Explaining My Process
How I come up with macro trade ideas
I monitor broad money vs NGDP and demand deposits for signals
If the monetary environment is loose, I look for the market to price tightening
A lot of continuous monitoring of market prices and macro data is involved
The rates market was thrown into confusion last week by an unexpectedly hawkish federal reserve. The FOMC had been expected to re-iterate their previous dovish stance, that they wouldn’t raise rates until inflation had exceeded their target for some time and full employment was reached. Instead, they appeared to change their collective mind - with many members projecting rate hikes in 2022 and Powell sounding worried about inflation in the press conference. Over the next few days, huge speculative bets on a steeper interest rate curve unwound. Many speculators were blindsided. I didn’t see it coming.

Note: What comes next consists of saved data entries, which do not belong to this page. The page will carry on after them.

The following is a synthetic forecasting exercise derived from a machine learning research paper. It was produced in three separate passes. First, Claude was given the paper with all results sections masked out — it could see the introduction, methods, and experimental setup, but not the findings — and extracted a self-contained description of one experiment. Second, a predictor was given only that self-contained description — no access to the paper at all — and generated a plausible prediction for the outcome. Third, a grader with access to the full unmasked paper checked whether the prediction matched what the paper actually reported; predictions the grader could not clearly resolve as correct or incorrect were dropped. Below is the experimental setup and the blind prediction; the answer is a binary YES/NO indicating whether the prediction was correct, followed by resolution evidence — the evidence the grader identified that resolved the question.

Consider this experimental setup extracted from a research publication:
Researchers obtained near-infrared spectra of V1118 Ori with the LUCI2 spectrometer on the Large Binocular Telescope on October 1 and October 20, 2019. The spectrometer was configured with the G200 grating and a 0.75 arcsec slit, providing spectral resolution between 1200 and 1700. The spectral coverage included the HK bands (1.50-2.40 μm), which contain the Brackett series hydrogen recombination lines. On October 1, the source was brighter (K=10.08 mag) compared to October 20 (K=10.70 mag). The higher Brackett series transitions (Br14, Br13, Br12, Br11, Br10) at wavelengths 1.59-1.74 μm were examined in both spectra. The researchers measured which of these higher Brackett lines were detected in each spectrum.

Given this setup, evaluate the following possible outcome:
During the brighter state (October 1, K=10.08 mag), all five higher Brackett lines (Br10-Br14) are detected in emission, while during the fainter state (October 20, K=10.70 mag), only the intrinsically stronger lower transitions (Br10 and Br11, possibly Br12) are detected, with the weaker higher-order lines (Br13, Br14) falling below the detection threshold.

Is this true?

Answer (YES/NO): YES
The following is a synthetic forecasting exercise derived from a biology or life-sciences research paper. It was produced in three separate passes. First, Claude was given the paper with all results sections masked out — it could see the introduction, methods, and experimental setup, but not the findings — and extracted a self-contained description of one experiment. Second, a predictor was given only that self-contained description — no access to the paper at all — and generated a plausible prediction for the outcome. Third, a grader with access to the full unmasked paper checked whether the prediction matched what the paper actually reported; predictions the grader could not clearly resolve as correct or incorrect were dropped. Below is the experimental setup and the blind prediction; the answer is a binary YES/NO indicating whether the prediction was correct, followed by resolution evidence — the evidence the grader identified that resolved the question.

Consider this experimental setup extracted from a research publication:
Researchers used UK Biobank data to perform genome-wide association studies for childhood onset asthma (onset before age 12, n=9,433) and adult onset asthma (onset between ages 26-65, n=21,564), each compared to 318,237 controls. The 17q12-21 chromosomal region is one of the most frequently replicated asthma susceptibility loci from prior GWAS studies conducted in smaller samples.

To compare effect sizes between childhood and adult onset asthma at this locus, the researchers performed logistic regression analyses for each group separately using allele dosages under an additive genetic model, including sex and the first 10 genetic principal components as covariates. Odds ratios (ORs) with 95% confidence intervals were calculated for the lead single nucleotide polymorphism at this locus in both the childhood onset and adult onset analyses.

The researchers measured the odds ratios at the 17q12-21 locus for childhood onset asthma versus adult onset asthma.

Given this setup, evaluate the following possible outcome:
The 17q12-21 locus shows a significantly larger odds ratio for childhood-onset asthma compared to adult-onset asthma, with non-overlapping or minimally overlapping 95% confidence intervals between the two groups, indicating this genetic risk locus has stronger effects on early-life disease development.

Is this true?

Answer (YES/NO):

Luckily, I didn’t have to. A simple measure of broad money growth vs NGDP, plus the observation that employment was rapidly converging on its pre crisis peak, meant I had thought that the market could price a tightening of policy in the near future. My approach to finding opportunities in rates markets doesn’t rely on figuring out what central bankers are going to say and when because I don’t think I can know that. I want to explain in this post what I think I do know and how I use it so that I can refer back to it when asked, and so the smart and capable people reading this can tell me how I might do better.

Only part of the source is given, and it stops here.